Als sei sie nicht durch Karriere, Haushalt und ihren heranwachsenden Sohn genug gefordert, muß sich May plötzlich um ihren an Alzheimer erkrankten Schwiegervater kümmern. Mit dem plötzlichen Ausbruch seiner Krankheit durch den Schock des Todes seiner Frau ist der alte Mann unfähig geworden, ein eigenes Leben zu führen. Ein Pflegeheim wirft ihn nach einem Ausbruch, der ihn durch Hongkong irren ließ, hinaus. Seiner Familie droht er durch seine Eskapaden zur Plage zu werden und nimmt sie doch unwillkürlich durch seine Unschuld für sich ein. Einmal springt der Weltkriegsveteran mit einem improvisierten Fallschirm vom Hausdach, als wolle er beweisen, daß nicht nur Kinder, sondern auch kindliche Greise einen Schutzengel besitzen. „Ich wünschte, ich hätte Alzheimer“, kommentiert sein Enkelsohn. „Dann könnte ich ihn wenigstens vergessen.“

Durch den optimistischen Humor Ann Huis erfahren tragische Szenen komödiantische Brechungen.

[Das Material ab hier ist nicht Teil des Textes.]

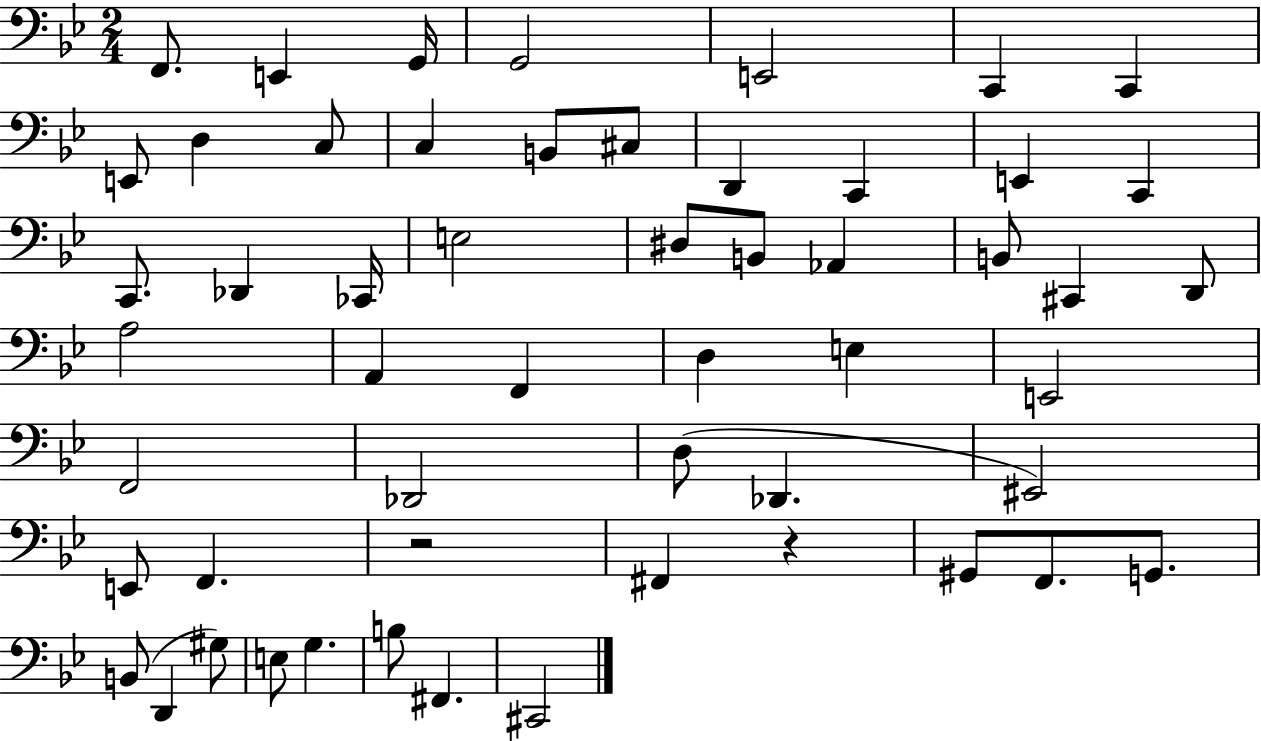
{
  \clef bass
  \numericTimeSignature
  \time 2/4
  \key bes \major
  f,8. e,4 g,16 | g,2 | e,2 | c,4 c,4 | \break e,8 d4 c8 | c4 b,8 cis8 | d,4 c,4 | e,4 c,4 | \break c,8. des,4 ces,16 | e2 | dis8 b,8 aes,4 | b,8 cis,4 d,8 | \break a2 | a,4 f,4 | d4 e4 | e,2 | \break f,2 | des,2 | d8( des,4. | eis,2) | \break e,8 f,4. | r2 | fis,4 r4 | gis,8 f,8. g,8. | \break b,8( d,4 gis8) | e8 g4. | b8 fis,4. | cis,2 | \break \bar "|."
}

Zugleich aber scheut sich Ann Hui nicht vor offener Emotionalität, wenn auch in kleinen Dosen. Typisch für ihren Stil ist dabei eine episodische Erzählstruktur, die für rasche Stimmungswechsel sorgt und den Zuschauer stets mit neuen Facetten des Themas konfrontiert. Dies ist gleichermaßen fordernd wie unterhaltend. Allerdings relativiert diese Technik auch potentielle emotionale Höhepunkte, deren Zurücknahme radikal den Konventionen des Hongkonger Unterhaltungskinos entgegensteht. Übertreibung ist Ann Huis Sache nicht, was man mitunter auch als Mangel an dramatischer Überhöhung bedauern kann. Insbesondere die Filmmusik wird nur verhalten eingesetzt. Die Geschmackssicherheit Ann Huis ist dabei imponierend: Als der alte Mann plötzlich im Kreise seiner Familie stirbt, wird dies lediglich durch eine Weißblende visualisiert, kein Wort wird darüber verloren.